Степанида тяжело задышала, не зная, как приступить к разговору. Нина, увидев, что Степанида взволнована чем-то, обняла её.

— Ну что, Стёпа?

— Ой, Нинча, хочу в отряд проситься, а духу не хватает… Топорков-то человек сурьезный… А ну как скажет он: «Мне-ка девки на что?»

— Забоялась, что ли, Степушка?

— Забоялась. Но ты мне скажи: у него никого нету? Коли один, так я пойду.

— Не ходи! — сказала Нина.

— Пошто? Не примет? Так я и одна пойду партизанить! Право слово.
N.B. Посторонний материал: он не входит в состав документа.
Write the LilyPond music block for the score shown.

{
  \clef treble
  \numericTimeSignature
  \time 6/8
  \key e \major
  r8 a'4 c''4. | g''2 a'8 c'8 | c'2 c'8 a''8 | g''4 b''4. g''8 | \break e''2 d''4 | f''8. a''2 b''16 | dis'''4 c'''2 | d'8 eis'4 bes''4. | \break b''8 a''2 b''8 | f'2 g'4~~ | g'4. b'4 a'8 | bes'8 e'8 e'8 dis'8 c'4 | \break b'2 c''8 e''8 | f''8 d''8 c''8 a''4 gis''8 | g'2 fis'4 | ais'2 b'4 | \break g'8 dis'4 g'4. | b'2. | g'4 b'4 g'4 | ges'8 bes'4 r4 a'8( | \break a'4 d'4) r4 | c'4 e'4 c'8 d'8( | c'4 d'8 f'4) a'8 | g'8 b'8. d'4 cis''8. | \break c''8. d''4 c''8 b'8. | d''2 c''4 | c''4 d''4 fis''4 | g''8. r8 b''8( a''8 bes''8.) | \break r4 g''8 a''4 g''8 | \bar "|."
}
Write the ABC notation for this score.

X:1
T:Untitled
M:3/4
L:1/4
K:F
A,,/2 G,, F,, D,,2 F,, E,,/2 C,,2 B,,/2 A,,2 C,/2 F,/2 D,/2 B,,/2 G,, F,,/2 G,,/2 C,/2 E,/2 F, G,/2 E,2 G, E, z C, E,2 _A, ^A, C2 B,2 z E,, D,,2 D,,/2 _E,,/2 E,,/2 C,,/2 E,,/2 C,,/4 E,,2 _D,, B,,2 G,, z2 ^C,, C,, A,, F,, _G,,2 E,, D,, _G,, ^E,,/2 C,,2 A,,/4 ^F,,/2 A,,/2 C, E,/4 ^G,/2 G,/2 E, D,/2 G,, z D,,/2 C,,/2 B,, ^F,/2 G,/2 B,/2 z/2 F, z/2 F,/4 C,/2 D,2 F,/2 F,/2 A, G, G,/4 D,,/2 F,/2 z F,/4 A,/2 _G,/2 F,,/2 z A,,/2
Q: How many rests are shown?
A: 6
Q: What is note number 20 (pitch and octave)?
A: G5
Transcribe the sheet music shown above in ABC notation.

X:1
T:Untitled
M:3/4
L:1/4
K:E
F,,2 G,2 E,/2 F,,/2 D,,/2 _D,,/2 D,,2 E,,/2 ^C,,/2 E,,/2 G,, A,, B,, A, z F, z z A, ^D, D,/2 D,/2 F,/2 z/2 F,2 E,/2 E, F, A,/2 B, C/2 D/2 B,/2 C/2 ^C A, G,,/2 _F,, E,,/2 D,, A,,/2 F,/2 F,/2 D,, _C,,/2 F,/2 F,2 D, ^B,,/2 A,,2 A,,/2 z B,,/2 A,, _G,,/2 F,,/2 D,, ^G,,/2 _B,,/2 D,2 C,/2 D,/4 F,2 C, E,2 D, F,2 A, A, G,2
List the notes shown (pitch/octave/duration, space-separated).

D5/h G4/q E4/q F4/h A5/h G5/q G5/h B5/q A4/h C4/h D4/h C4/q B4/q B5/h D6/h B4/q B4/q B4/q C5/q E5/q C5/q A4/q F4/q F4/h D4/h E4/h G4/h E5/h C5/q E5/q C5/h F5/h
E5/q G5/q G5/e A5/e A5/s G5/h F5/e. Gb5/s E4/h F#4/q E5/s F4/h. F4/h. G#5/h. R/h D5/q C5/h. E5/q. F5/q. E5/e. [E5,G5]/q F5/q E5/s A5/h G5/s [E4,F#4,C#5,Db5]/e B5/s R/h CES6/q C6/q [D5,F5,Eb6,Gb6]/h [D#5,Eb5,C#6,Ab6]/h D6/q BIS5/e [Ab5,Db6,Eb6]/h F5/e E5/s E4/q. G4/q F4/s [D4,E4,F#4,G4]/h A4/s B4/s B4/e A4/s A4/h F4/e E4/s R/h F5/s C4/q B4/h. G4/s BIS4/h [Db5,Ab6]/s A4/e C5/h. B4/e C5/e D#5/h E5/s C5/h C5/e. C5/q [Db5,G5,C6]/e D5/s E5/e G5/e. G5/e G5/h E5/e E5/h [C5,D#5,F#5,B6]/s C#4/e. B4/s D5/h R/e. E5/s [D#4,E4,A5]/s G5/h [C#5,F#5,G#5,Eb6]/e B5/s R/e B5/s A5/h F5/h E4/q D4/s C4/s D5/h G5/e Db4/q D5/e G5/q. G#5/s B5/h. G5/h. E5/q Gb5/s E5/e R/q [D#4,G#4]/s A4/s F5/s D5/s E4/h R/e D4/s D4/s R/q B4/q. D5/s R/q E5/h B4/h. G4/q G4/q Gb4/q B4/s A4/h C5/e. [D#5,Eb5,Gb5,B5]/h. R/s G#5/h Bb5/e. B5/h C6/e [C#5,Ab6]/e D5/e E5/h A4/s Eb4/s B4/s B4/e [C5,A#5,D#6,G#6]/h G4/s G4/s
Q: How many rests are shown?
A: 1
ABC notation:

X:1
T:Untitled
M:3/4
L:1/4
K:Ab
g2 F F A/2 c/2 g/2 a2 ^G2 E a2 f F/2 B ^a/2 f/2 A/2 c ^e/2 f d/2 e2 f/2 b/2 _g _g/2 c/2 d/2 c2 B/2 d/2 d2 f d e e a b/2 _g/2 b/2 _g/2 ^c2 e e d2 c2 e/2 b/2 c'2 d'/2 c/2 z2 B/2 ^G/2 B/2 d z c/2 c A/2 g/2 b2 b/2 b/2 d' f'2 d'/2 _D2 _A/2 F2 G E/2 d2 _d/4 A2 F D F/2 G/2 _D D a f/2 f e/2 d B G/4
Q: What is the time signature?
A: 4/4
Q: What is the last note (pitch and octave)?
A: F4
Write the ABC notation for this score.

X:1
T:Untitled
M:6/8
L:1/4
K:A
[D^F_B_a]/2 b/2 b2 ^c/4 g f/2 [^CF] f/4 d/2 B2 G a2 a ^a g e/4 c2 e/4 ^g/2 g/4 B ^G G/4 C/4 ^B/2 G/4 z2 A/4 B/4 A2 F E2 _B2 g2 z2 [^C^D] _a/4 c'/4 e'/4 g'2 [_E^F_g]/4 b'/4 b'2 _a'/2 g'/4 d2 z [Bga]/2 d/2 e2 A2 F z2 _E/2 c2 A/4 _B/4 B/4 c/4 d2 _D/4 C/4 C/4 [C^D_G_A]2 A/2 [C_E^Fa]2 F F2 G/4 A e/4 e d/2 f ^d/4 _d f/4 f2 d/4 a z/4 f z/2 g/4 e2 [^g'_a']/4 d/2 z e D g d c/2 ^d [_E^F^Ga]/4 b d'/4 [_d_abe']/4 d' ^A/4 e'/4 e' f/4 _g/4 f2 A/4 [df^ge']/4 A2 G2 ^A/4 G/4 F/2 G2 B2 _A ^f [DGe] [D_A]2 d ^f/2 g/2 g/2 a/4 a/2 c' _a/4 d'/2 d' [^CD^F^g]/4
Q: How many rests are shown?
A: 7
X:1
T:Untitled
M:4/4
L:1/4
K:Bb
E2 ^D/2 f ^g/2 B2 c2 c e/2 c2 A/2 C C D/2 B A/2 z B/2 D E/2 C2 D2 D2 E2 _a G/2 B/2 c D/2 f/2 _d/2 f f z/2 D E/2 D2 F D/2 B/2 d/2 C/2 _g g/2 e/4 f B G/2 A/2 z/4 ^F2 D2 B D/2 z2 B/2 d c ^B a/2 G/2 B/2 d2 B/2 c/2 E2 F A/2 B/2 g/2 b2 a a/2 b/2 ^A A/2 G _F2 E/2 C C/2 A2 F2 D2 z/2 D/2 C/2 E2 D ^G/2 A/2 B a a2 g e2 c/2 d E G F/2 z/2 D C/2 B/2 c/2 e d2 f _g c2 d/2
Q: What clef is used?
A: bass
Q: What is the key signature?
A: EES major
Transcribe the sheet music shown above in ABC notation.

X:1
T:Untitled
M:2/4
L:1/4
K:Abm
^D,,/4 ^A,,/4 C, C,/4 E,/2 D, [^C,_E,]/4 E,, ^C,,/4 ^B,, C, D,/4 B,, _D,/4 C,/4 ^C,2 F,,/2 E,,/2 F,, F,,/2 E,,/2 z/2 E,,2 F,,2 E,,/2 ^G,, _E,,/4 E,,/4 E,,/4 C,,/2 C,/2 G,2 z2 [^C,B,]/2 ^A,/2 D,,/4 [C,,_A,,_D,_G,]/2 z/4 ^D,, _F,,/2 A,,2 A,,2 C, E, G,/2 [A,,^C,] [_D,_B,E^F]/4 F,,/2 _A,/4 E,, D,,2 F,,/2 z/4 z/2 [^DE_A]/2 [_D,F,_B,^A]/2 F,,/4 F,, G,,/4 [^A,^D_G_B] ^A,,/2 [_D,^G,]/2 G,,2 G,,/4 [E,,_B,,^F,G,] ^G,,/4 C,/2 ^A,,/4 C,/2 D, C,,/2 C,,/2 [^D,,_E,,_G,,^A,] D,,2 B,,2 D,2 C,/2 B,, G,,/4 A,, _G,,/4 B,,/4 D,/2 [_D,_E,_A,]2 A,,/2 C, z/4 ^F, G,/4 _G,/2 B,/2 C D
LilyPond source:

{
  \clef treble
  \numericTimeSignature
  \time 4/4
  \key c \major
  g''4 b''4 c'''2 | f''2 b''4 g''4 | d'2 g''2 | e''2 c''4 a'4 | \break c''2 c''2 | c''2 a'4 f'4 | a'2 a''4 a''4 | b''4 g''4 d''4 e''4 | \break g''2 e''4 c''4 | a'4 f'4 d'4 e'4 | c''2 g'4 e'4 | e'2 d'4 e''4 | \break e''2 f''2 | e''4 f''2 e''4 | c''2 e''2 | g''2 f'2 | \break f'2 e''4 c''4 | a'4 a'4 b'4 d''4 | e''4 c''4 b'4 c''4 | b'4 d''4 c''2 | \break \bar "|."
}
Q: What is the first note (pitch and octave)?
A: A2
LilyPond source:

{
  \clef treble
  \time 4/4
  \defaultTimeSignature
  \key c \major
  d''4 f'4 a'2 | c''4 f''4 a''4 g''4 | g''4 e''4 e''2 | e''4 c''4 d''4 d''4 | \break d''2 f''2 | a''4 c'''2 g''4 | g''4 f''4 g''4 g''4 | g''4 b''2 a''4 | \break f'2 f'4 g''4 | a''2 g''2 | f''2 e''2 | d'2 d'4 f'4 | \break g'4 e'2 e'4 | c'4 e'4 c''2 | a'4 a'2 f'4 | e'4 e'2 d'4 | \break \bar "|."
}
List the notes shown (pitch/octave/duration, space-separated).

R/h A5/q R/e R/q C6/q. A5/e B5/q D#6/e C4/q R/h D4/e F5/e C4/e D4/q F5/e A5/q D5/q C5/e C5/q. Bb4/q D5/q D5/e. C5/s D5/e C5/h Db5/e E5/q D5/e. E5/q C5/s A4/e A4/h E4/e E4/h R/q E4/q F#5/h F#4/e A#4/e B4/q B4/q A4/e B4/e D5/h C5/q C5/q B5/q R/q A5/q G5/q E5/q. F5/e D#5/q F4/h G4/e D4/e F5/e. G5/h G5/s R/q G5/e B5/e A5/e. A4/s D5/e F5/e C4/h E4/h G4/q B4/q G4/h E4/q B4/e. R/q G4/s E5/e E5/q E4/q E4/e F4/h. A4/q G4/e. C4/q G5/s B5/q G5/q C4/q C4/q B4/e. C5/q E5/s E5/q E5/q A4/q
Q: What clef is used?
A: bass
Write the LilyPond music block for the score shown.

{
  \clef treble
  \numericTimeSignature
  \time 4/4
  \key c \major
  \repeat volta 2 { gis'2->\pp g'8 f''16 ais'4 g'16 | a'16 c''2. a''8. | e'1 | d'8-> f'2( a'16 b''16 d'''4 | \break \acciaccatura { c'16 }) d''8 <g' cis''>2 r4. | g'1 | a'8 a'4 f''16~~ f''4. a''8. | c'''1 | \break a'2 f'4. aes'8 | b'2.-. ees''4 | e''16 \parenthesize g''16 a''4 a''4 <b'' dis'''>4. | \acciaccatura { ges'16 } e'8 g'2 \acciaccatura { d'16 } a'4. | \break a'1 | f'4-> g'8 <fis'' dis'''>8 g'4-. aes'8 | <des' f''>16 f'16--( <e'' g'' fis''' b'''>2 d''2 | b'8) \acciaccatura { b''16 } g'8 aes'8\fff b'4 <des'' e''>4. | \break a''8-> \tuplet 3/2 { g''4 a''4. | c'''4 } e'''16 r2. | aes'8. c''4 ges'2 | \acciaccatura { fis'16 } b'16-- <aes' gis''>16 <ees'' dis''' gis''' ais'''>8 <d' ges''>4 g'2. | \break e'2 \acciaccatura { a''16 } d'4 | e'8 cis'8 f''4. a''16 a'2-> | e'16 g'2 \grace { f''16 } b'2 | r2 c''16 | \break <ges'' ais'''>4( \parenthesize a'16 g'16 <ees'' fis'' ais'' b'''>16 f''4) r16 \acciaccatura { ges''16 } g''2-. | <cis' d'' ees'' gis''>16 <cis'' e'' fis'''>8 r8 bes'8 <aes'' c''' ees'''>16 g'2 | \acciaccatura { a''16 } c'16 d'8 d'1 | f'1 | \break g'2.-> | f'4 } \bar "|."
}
— Не ходи! — повторила Нина. — Вот видишь, список у меня в руках? Поручил Топорков записывать всех, кто в отряд хочет.

— Пиши меня первой!

— Да ты, поди, больна ещё, не торопись.

— Дома-ка я, Нинча, и век не подымусь, на Марью да на батю глядючи. Пиши! — властно повторила Степанида и ткнула пальцем в список. Робости её как не бывало.

8

Отряд пополнялся новыми бойцами.

Из соседних деревень прибывали конные и пешие. Многие приносили с собой винтовки, гранаты. Оружие получали те, у кого его не было.

Прибывали к Топоркову командиры отрядов, расположенных по соседству. Совещались, разрабатывали планы совместных действий.

Проходя мимо свежих могил, снимали шапки. О мёртвых не говорили, но помнили. Помнили, чтобы в близкой битве посчитаться за них.

А битва близилась с каждым часом.

Уже грузились во Владивостоке первые эшелоны японцев, отплывавших на острова. Грызлись спекулянты, отбивая друг у друга места на пароходах «Доброфлота», идущих за границу. Ещё дрались ожесточённо посланные на фронт в последний момент войска, ещё двигались они к фронту, но движение это походило на движение крови в обезглавленном теле: она ещё идёт, струится по венам и артериям, но уже нет животворной силы в этом движении, и тело остывает.